Bunları düşünürken dışımdan söylediğimi fark etmedim. Erkek doktor yanıma iyice yaklaştı. Yüz hatları tamamen karşımda idi. Kimdi bu?- Yoksa sen o musun? Ablanı mı arıyorsun? Ablan seni uyurken sayıkladı. Ömer Ömer değil mi ismin?
- Evet evet de ablam nasıl ?nerde ?annem babaannem onları görmek istiyorum beni götürür müsün?
- Pekala, bu olabilir ama bir şartla ?
- Evet dinliyorum ?
- Elimi sıkı sıkı tut ve sakın bırakma .
- Sanırım bunu kabul edebilirim..
- O halde kalk bakalım
Yerimden ağır ağır kalmaya çalıştım. Her yerim ağrıyordu. Sedyeyi de kirlettim. Üzgünce ayağa kalkıp doğruldum. Gözüm sedeyedeydi.- Ne oldu sedye ye neden bakıyorsun?

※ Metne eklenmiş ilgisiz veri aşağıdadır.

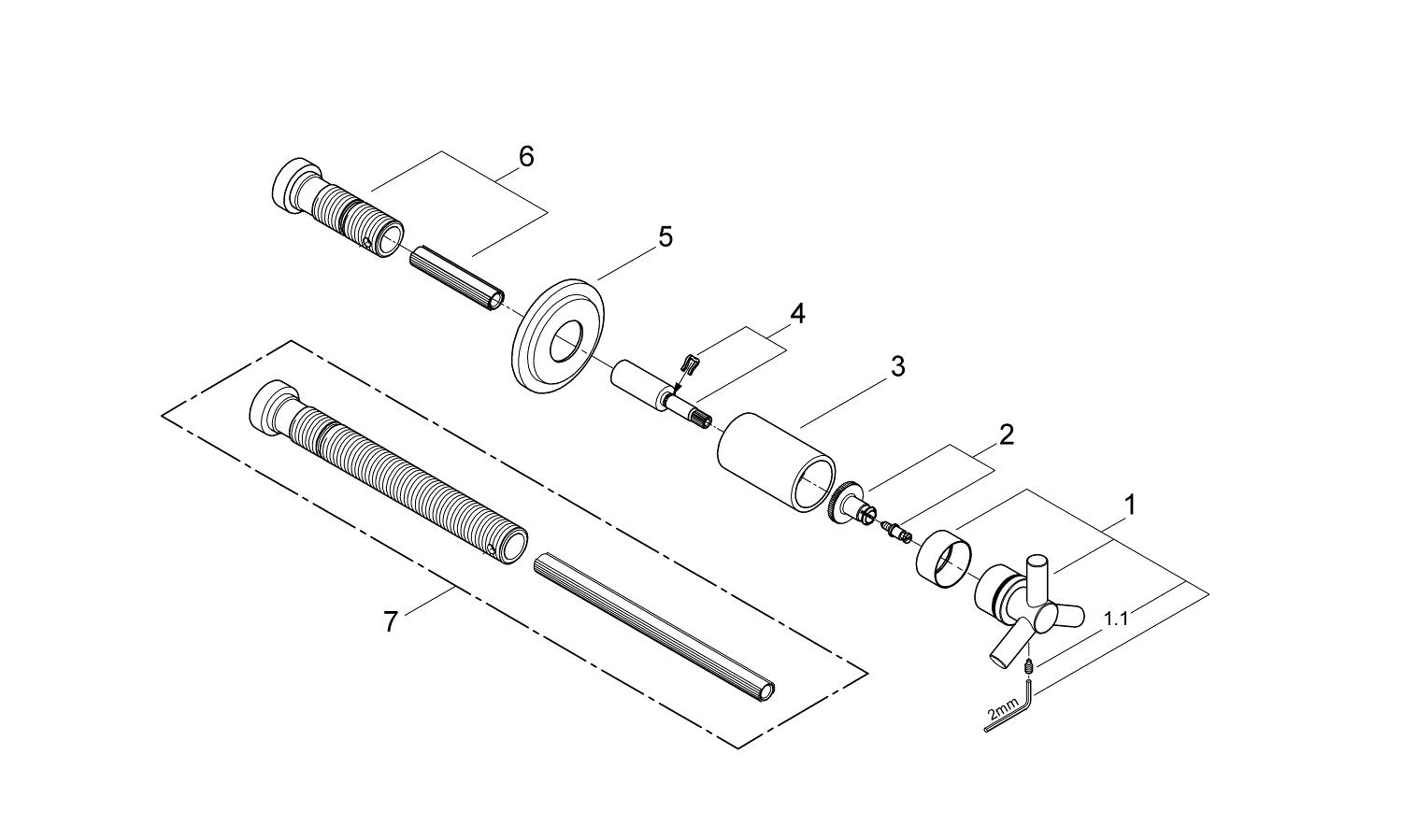 6
5
4
3
2
1
1.1
7
2mm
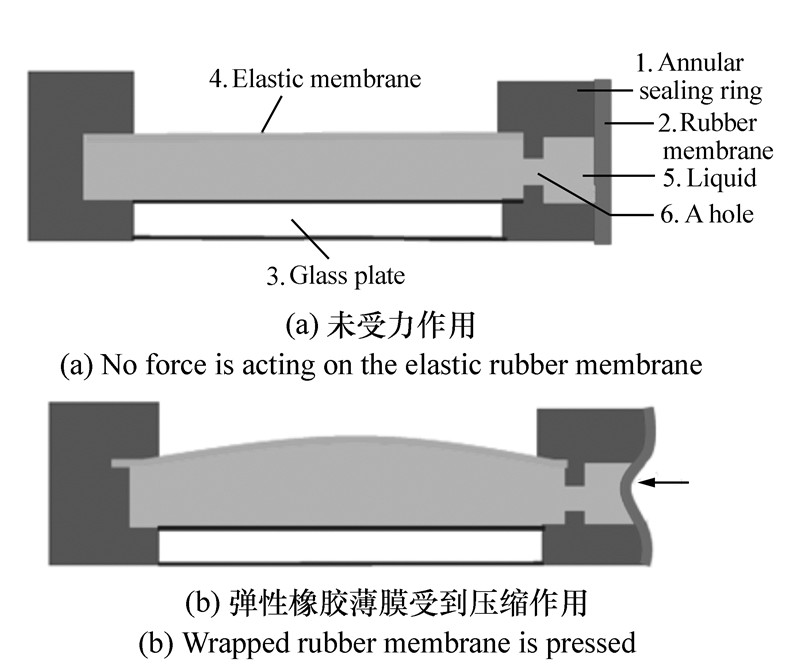 4. Elastic membrane

1. Annular sealing ring

2. Rubber membrane

5. Liquid

6. A hole

3. Glass plate

(a) 未受力作用

(a) No force is acting on the elastic rubber membrane

(b) 弹性橡胶薄膜受到压缩作用

(b) Wrapped rubber membrane is pressed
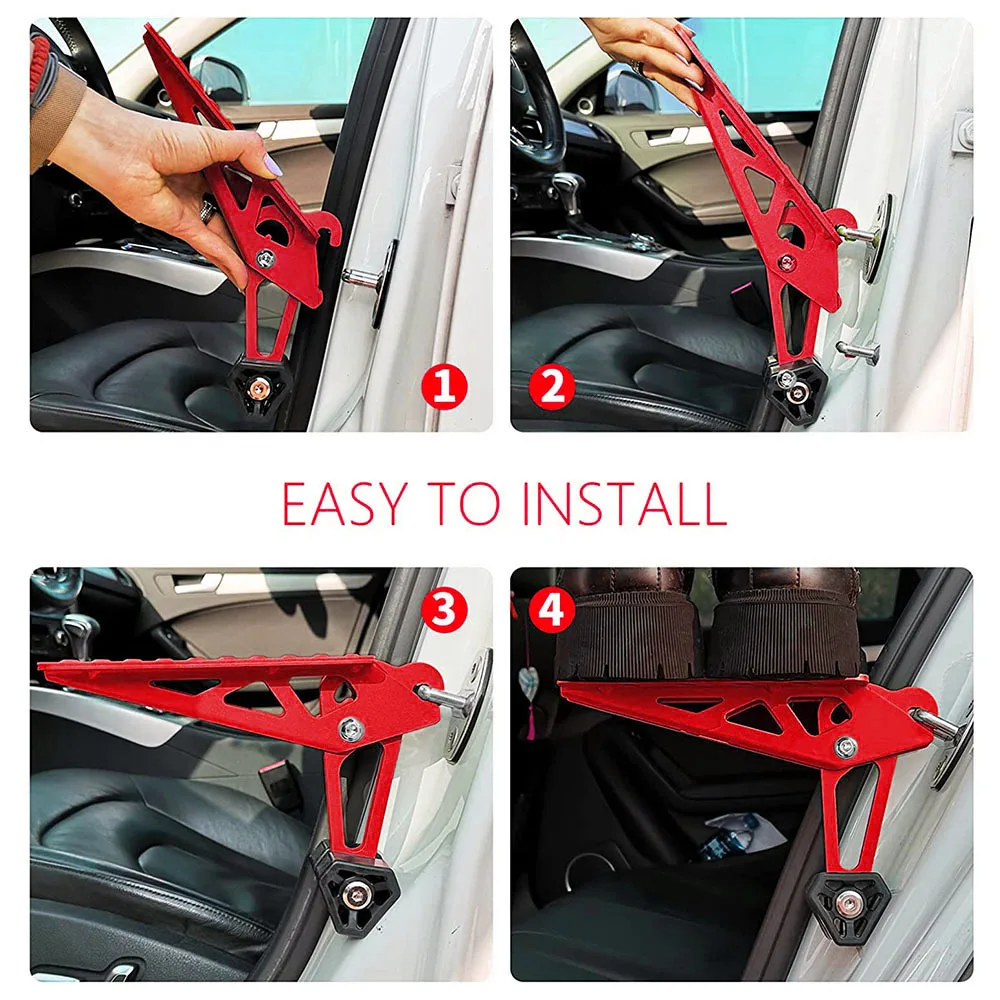 1

2

EASY TO INSTALL

3

4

- Şey ben baya kirlettim çok özür dilerim. Bunları üzgün ve ağlamaklı söyledim.
- Ömer bey bunları düşünme hadi elimi tut bakalım.
Elini elime değdirdi. Bende sımsıkı tuttum. koridorlardan geçtik. Her koridordan çığlık sesleri yükseliyordu. Bunları duydukça doktorun elini dahada sıktım.- Ömer bey çok güçlüsün elim acıdı.
Gülerken söylediği şeye tebessüm ettim. Sonunda varmıştık. Büyük kapının önünde durduk doktor kapıyı yavaşça açtı ben de ardından girdim.
Ablam sedyede uzanmış yatıyordu yerde üstü kapalı insanlar vardı. Yüzleri pek gözükmüyordu. Genellikle Suriye'de ölenlerin üstünü örterler sanırım onlar ölmüş.
Hemen ablama göz gezdirdim. Başörtüsü yırtılmışdı kolunda kablo vardı. Gözlerini açtı ve bana baktı.